Yuccas are plentiful on the west side of Tortugas
Becca and I saw something we've not seen before in the desert:  a Coyote chasing another at full speed.  Becca was first to spot the lead canid; it was running so fast it took me a second to note that it was a small Coyote rather than a fox.  We both saw the pursuer at the same time; it, too was running at top speed.  In a very short time, though, the pursuit stopped, and I was only able to get a few inferior shots of the pursuer.  I imagine what we were seeing was a territorial dispute, and the bigger (perhaps older) Coyote was running the first one off.
A watchful eye

Looking back at the way we've just come

Torrey Yucca on the western slope

Beach bunny

Closeup of the cute profile

The pursuer

Giving up and turning around

Pretty far west of Tortugas

Leafless Ocotillos poking into the sky

Becca spots a mountain biker way over on Geothermal Drive

Do you know the way to the mountains?

This is the way west

Desert Marigold still in flower on November 30th

This and the rest:  reddish-orange Ocotillo wands

Wednesday, November 29, 2017

Visiting a Vet

Looking west from a point west of the mountain
After a normal hike this morning, during which Becca and I walked with our buddy Raymond a good way up the mountain road, we got gas in the RAV4 on the way home, and then got ready for a trip to the vet.  Although she's always petrified at the vet's office--drooling, shaking, tail plastered between her legs--she was very good.  She got a wellness checkup from Dr. Gray, two shots, a distemper/parvo and a 3-year rabbies booster, and then nearly ripped my arm out of the socket dashing to get out of the place.  Although she's a few pounds heavier than I'd like her to be she's a healthy canine.
Desert scout

Two views of the same Soaptree Yucca:  this

and this

Ocotillo and Torrey Yucca

Touch of magic

Almost the same scene in color

The way we've come

Getting way ahead of the game

Tuesday, November 28, 2017

Return to Tortugas

Just starting out
Becca and I were back to hiking in the lower Chihuahuan Desert west of Tortugas Mountain this morning.  On our inbound leg we were happy to run into our buddies J.D. and Olivia who are wintering in the Chihuahuan Desert, down from Fairbanks, Alaska.  J.D. had no sooner asked if I had seen our pal Jimmy lately when said pal came around a bend into sight.  We all stood palavering for fifteen or twenty minutes before parting ways.  I had some errands to run, including grocery shopping at Albertsons before noon.
Looking across the northwestern flank of the mountain

Yuccas on the western bank of the arroyo

Becca was excited to get back here

Who's eating the Prickly Pear Cactus pads?

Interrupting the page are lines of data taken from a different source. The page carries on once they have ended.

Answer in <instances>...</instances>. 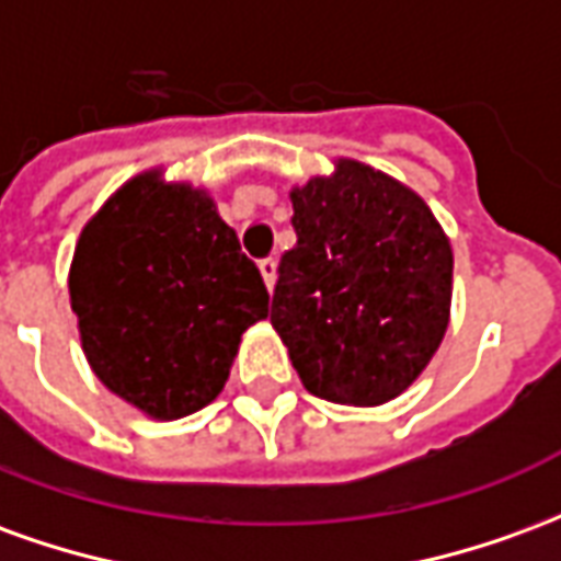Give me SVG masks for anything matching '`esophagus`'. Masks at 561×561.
Here are the masks:
<instances>
[{
    "label": "esophagus",
    "mask_w": 561,
    "mask_h": 561,
    "mask_svg": "<svg viewBox=\"0 0 561 561\" xmlns=\"http://www.w3.org/2000/svg\"><path fill=\"white\" fill-rule=\"evenodd\" d=\"M257 270H261V276L267 282V288L273 291V285H276V257H261L257 261Z\"/></svg>",
    "instance_id": "1"
}]
</instances>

Looks like autumn in the Chihuahuan Desert, but feels like spring

This way to Tortugas

Fruit of the Fishhook Barrel Cactus (Ferocactus wislizeni)

Monday, November 27, 2017

Placeholder Post

No hike today, and after dealing with the coolant leak in our Jeep Commander I didn't really have the chance to make a decent blog post; so I'm sticking this in just as a placeholder of sorts.

I had to drive our Jeep down to Alamogordo at 7:30 this morning in order to be at Alamo Auto Center when it opened at 8:00.  I had sent an email to the business on Saturday night, and on Sunday night I decided to call and leave a message on its voicemail.  I was surprised when the owner, Xavier, answered; the call transferred to his cell.  He was in California, but said he'd contact the shop manager and tell him to look out for me.

Xavier kept his word, and the manager, Terrell, had a mechanic, Bill, inspect the vehicle.  As I feared it was a bad water pump, but they were able to get one, install it, and have me out of there by 10:45.  I couldn't have been more pleased with the outstanding service I received.  I'll be writing a comment about their excellent service and posting it on their website today or tomorrow.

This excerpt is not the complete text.